Despite that scale, the building’s concentric ring design is so efficient that it takes only about seven minutes to walk between its two farthest points.
9
The man who secretly lived inside its walls

During construction, Colonel Groves drove his deputy, Captain Robert Furman, so relentlessly that Furman rarely left the building. To cope, Furman had contractors build him a small, windowless apartment hidden inside the walls of the Army’s Ordnance Division. In this private room, he could sleep and shower without leaving the premises.
When construction ended and personnel dispersed, knowledge of the hidden room was never passed on to building management. Months later, when Furman returned to Washington on Manhattan Project intelligence business, he found the apartment undiscovered and exactly as he’d left it.
For over a year, he would slip back to the Pentagon, pop open a wall panel, spend the night, and emerge in the morning with his suitcase. He was finally caught in 1943 and forced to surrender the keys. It was never disclosed whether the secret apartment was maintained or eventually absorbed back into the official floor plans.
10
It houses over 30 restaurants, including everyone's favorite chains

The Pentagon feeds roughly 26,000 people a day, and its dining options read less like a military headquarters and more like a mall food court. The main Concourse Food Court, which opened in September 2009 and seats 875 people, is the largest of several dining areas.

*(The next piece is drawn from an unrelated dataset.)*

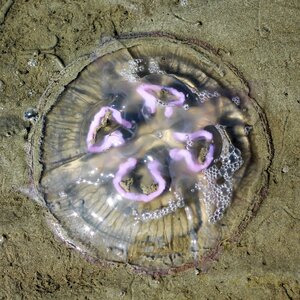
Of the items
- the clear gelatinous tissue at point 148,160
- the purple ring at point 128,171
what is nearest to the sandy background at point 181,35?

Confirmed chains currently inside the building include McDonald’s, Five Guys, Subway, Popeyes, Starbucks (multiple locations), Dunkin’ (two locations), Panera Bread, Taco Bell, Panda Express, Baskin-Robbins, Potbelly, Jamba Juice, and Moe’s Southwest Grill, among others. The building also houses a CVS pharmacy, a florist, a jeweler, and a dry cleaner. In the summer of 2024, Potbelly became the first restaurant to open in the center courtyard. Yes, the very spot where the legendary Cold War hot dog stand once stood.